= Yvonne Stokes =

Australian mathematician

Yvonne Marie Stokes is an Australian mathematician whose research involves fluid mechanics, mathematical biology, and industrial applications of mathematics. She is a professor and Australian Research Council Future Fellow at the University of Adelaide.

==Education and career==
Stokes earned a bachelor's degree in mathematics and computer science at Murdoch University in 1991, and earned bachelor's honours in applied mathematics from the University of Adelaide in 1994. She completed her Ph.D. at the University of Adelaide in 1998. Her dissertation, Very viscous flows driven by gravity with particular application to slumping of molten glass, was supervised by Ernie Tuck.
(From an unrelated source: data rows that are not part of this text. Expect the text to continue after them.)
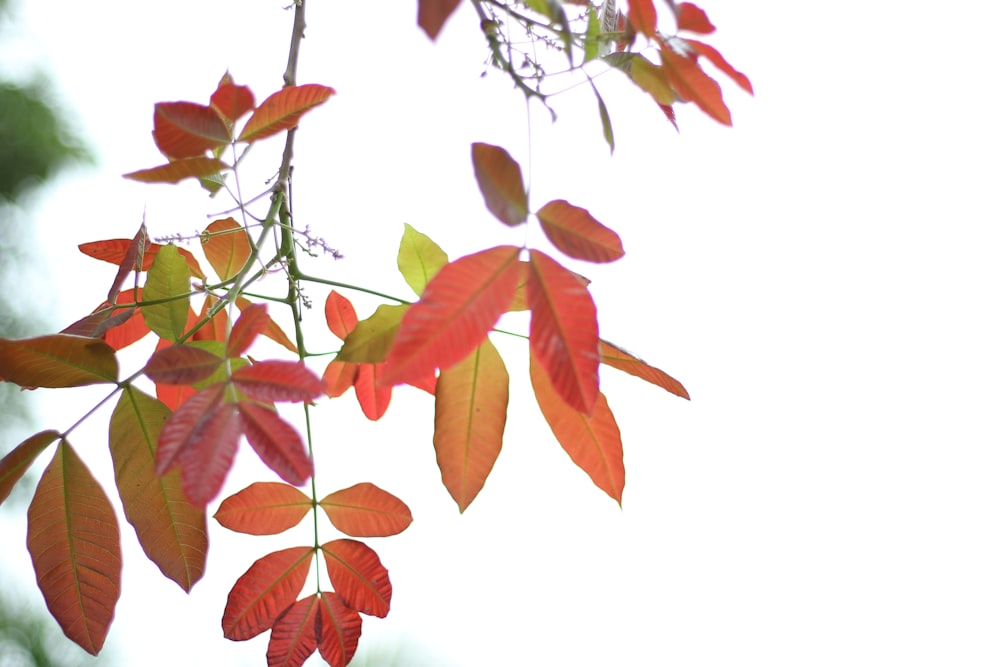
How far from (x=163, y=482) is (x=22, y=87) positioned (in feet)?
3.19

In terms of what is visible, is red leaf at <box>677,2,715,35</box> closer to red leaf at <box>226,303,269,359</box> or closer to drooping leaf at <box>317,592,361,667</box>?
red leaf at <box>226,303,269,359</box>

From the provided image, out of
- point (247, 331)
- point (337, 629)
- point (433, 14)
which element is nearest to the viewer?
point (433, 14)

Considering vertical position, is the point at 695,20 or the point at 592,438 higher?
the point at 695,20

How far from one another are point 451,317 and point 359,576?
0.68 feet

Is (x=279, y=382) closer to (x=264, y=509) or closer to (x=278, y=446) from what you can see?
(x=278, y=446)

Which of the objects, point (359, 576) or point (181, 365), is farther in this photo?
point (359, 576)

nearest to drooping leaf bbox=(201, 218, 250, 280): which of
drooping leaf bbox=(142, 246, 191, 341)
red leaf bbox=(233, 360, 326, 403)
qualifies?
drooping leaf bbox=(142, 246, 191, 341)

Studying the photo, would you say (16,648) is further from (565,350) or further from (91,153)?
(565,350)

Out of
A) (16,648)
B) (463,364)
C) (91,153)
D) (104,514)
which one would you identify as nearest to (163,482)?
(104,514)

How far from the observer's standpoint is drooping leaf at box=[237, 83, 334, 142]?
34cm

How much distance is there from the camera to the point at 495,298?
0.86 ft

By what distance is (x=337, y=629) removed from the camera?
0.40 m

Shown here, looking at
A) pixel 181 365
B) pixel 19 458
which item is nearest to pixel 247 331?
pixel 181 365

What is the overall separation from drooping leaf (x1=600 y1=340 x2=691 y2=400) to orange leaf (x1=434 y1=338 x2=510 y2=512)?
48mm
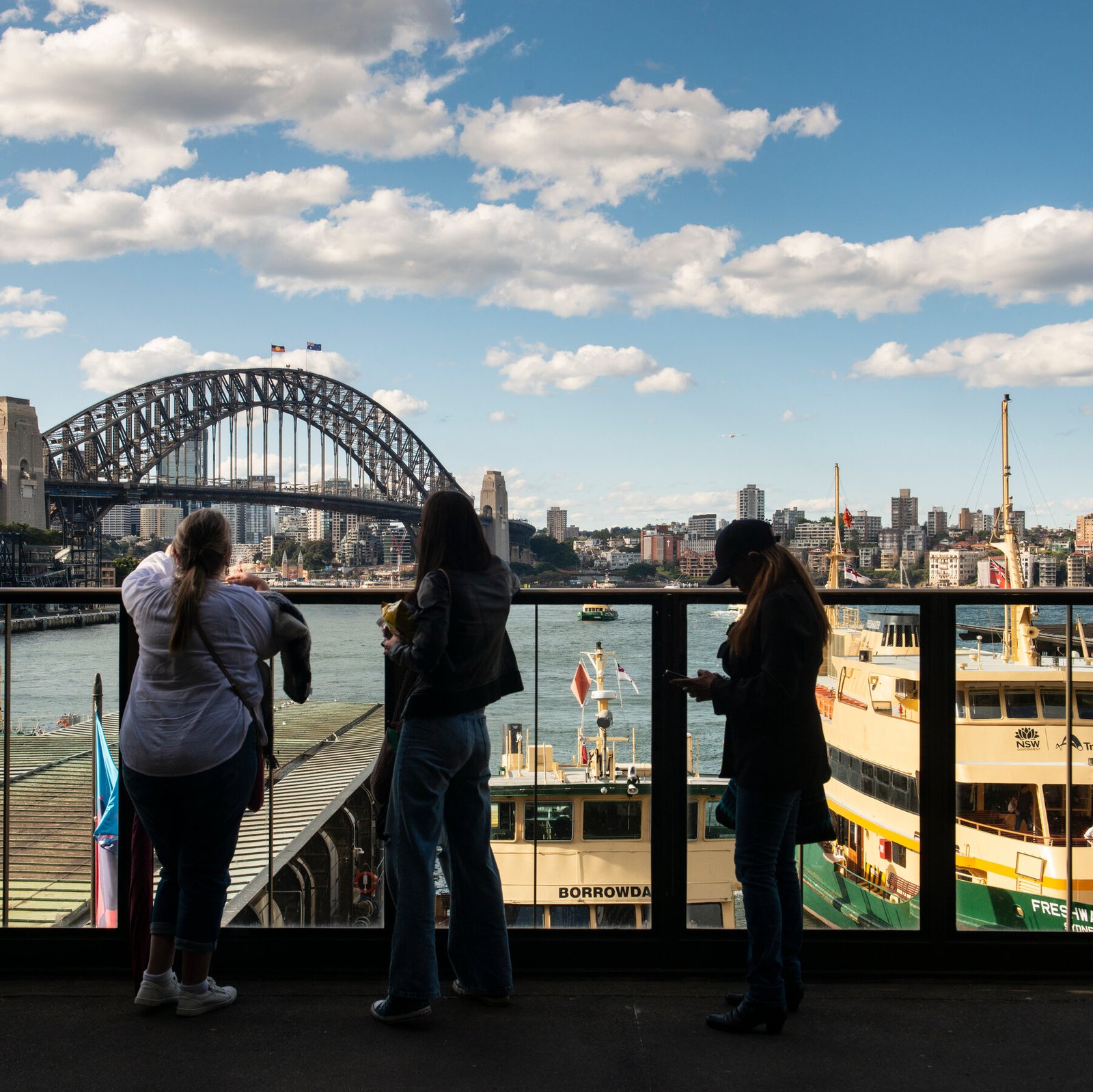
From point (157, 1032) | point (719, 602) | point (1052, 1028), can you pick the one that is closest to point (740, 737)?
point (719, 602)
After postdoctoral research at the University of Adelaide, she became a lecturer at the university in 2002. She was given an ARC Future Fellowship in 2017, and was promoted to full professor in 2018.

==Activism==
Stokes chaired the Women in Mathematical Sciences Special Interest Group of the Australian Mathematical Society beginning in 2017. She has also been active in promoting women in science, technology, engineering, and mathematics, for instance in organising an annual workshop for advanced secondary students.

==Recognition==
In 2007, Stokes won the JH Michell Medal of ANZIAM.
In 2018 she won the EO Tuck Medal of ANZIAM, named after her advisor Ernie Tuck.